A longevidade requer um equilíbrio entre tempo de vida e resistência ao cancro. Como há sobreposições entre os nossos genes e os dos tubarões, o TP53 pode ser uma peça-chave. O genoma dos tubarões pode ajudar a identificar alvos para o desenvolvimento de novos tratamentos, como medicamentos ou terapias genéticas.
Outros animais também são estudados por sua longevidade, e os cientistas podem comparar os tubarões da Groenlândia com espécies de vida curta, como ratos, para identificar diferenças.
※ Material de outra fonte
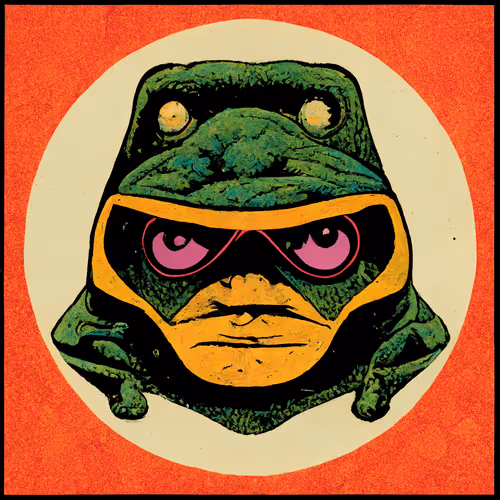 Silly Frog NFT that you'll never get 050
Comparações com outras espécies marinhas longevas, como a baleia-da-Groenlândia (Balaena mysticetus), podem revelar semelhanças genéticas valiosas.
O novo genoma dos tubarões da Groenlândia é « uma ferramenta extraordinária para a ciência », afirma Andrea Bodnar, bióloga celular do Gloucester Marine Genomics Institute, nos Estados Unidos. « Estas espécies longevas encontraram diferentes soluções para envelhecer de forma saudável e resistir ao cancro. »
Novos estudos serão necessários para compreender melhor as proteínas envolvidas e a forma como os genes dos tubarões influenciam a sua longevidade. Para Bodnar, a descoberta do genoma é apenas o início: « É um recurso essencial para investigações futuras, mas ainda há muito para explorar ».